You stop. What, you think I don’t know your every thought, each hidden desire? Please.

We all nodded knowingly. It was too hot for anything else. I missed Laura. I stared down at Rose, snoozing in the sling with her sunhat drooped on her chest, like an old man siesta-ing away another afternoon of retirement.
I suck at this,
I thought miserably to the rusalka, who didn’t answer. The conversation, the socializing, the being-this-kind-of-mom. I wanted to sit alone in a backyard somewhere and let the kids eat dirt. Maybe when Harry returned, he would have won a bunch of money and we could buy a house in New Jersey and go to the mall and eat processed foods and not be judged constantly because our toddler wasn’t learning Mandarin. Maybe everything would be
easier somewhere else. I felt the gray wool pulling over me. The longer he was gone—the days seemed to multiply rather than add—the more certain I felt Harry had been all that made life in Brooklyn doable for me, life at all.
God, I miss him,
I almost let myself admit.

You only think you do. Enough with the hysterics already. And no crying.

Julie, mother of fertility-drug twins Aidan and Isabelle, nodded a strand of hair loose from her graying ponytail. (I was the youngest mom of the bunch, which my midwestern friends, whose kids were in grade school by the time I met Harry, found hilarious.) “Oh my God, yes. Sleep training, potty training—it’s all been such a disaster. I never knew it would be so
hard,
did you?” Of course. Julie was so tightly wound, it was difficult to imagine her body hosting a pregnancy at all. She had the twins on a nap schedule as reliable as a German train table. I’d seen her lose her mind completely when Aidan ate a fruit snack from another toddler’s palm. I could only imagine that whatever twins-induced chaos she had not been able to control offended her deeply.

Evelyn waved her hand as if fanning a fire ignited on the tip of her pointed nose. “No, no. Julie—you’re fine.
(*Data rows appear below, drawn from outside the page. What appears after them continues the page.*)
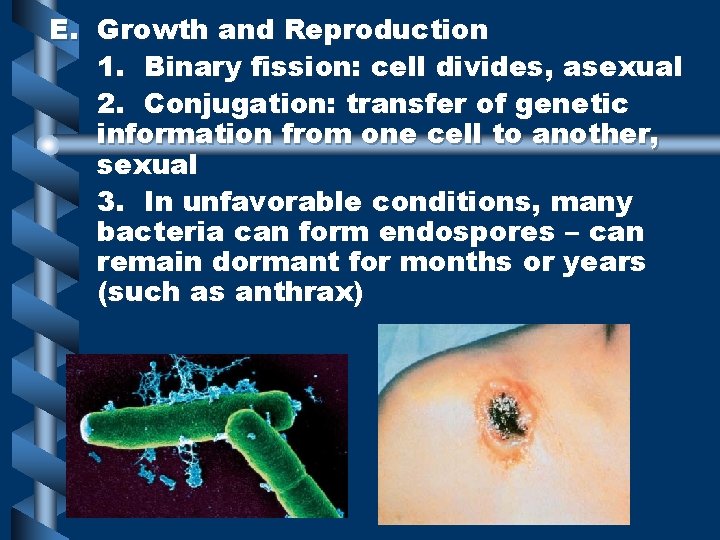 E. Growth and Reproduction

1. Binary fission: cell divides, asexual

2. Conjugation: transfer of genetic information from one cell to another, sexual

3. In unfavorable conditions, many bacteria can form endospores – can remain dormant for months or years (such as anthrax)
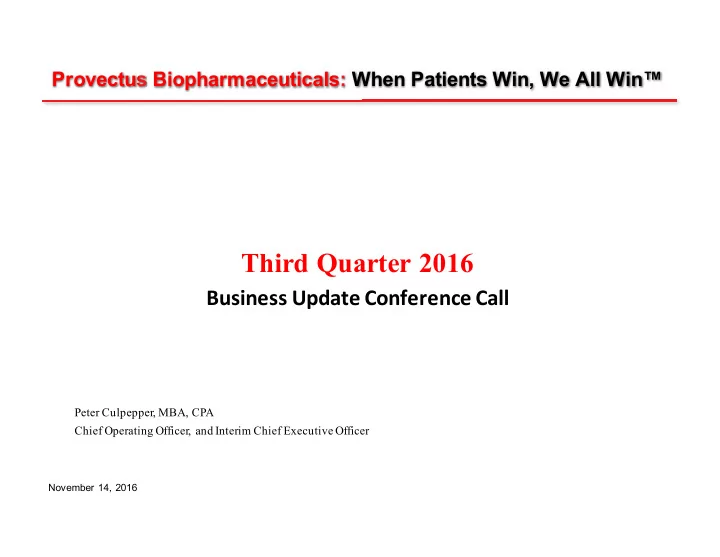 Provectus Biopharmaceuticals: When Patients Win, We All Win™

Third Quarter 2016

Business Update Conference Call

Peter Culpepper, MBA, CPA
Chief Operating Officer, and Interim Chief Executive Officer

November 14, 2016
We’re all fine. I don’t think we should be so hard on ourselves.” Obviously. Evelyn was a hot mess of a mother—ass baboonish with baby weight and still clad in drawstring pants at three in the afternoon. She was always missing at least one crucial element from her diaper bag. I suspected that was the only reason she had for being friendly with me—our kids were the same age, so if Gus needed a tiny diaper or Charlie lacked an age-appropriate toy or snack, she could come sidling over with an apologetic smile that more or less gave you permission to be impatient with her. It had been no surprise when I met her banker husband and found him to be something of a brute.

I stared into the distances of the playground, the glare of sun prisming off the slides, the constant whirl of kids kicking up dust. Mothers and nannies called to their children—“Cassiopeia!” “Scorsese!”—a chorus of unfortunate displays of creativity. The other day I’d met a toddler named Curly. “Curly
what
?” I’d said, feeling like my mother. “Just Curly,” the mom had explained placidly. I couldn’t stop myself. “Like the
Stooge
?” There were days when our neighborhood made me want to slam my head against a historically accurately restored brick wall. Around and around the kids ran, in their orthopedically sound footwear, their skinny arms smothered in all-natural sunscreen with astronomical SPF, half of them wearing helmets for no perceivable reason.